Thanks for the review. I corrected them and submitted v3.

Thanks
Numan

On 7/8/19 11:41 AM, nusiddiq@redhat.com wrote:
> > From: Numan Siddique <nusiddiq@redhat.com>
> >
> > This patch adds 3 unixctl socket comments - pause, resume and is-paused.
> >
> > Usage: ovs-appctl -t ovn-northd pause/resume/is-paused
> >
> > This feature will be useful if the CMS wants to
> >    - deploy OVN DB servers in active/passive mode and
> >    - run ovn-northd on all these nodes and use unix ctl sockets to
> >      connect to the local OVN DB servers.
> >
> > On the nodes where OVN Db ovsdb-servers are in passive mode, the local
> ovn-northds
> > will process the DB changes and calculate logical flows to be throw out
> later
> > because write txns are not allowed by these ovsdb-servers.

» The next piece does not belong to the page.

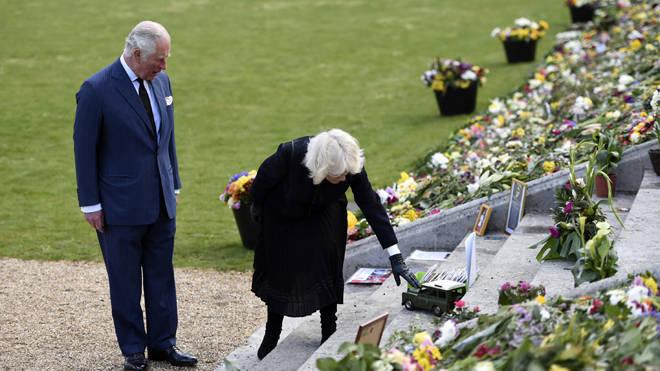 Charles and Camilla viewed the sea of tributes at Marlborough House Gardens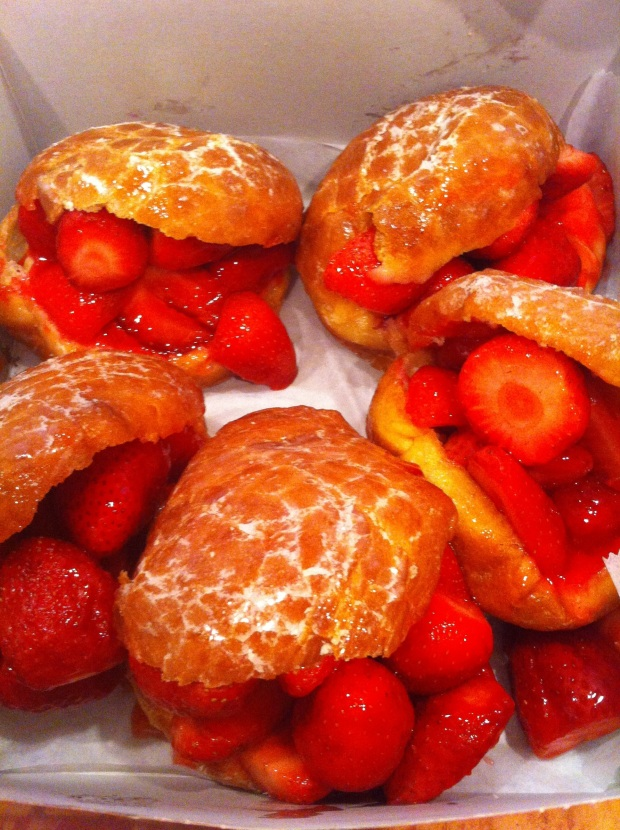 Strawberry filled glazed donuts.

It results in
> > unncessary CPU usage.
> >
> > With these commands, CMS can pause ovn-northd on these node. A node
> > which becomes master, can resume the ovn-northd.
> >
> > This feature will be useful in ovn-kubernetes if the above deployment
> model
> > is chosen.
> >
> > Signed-off-by: Numan Siddique <nusiddiq@redhat.com>
> > ---
> > v1 -> v2
> > =======
> >    * Addressed the review comments from Ben and add more documentation
> >      about the runtime options added by this patch.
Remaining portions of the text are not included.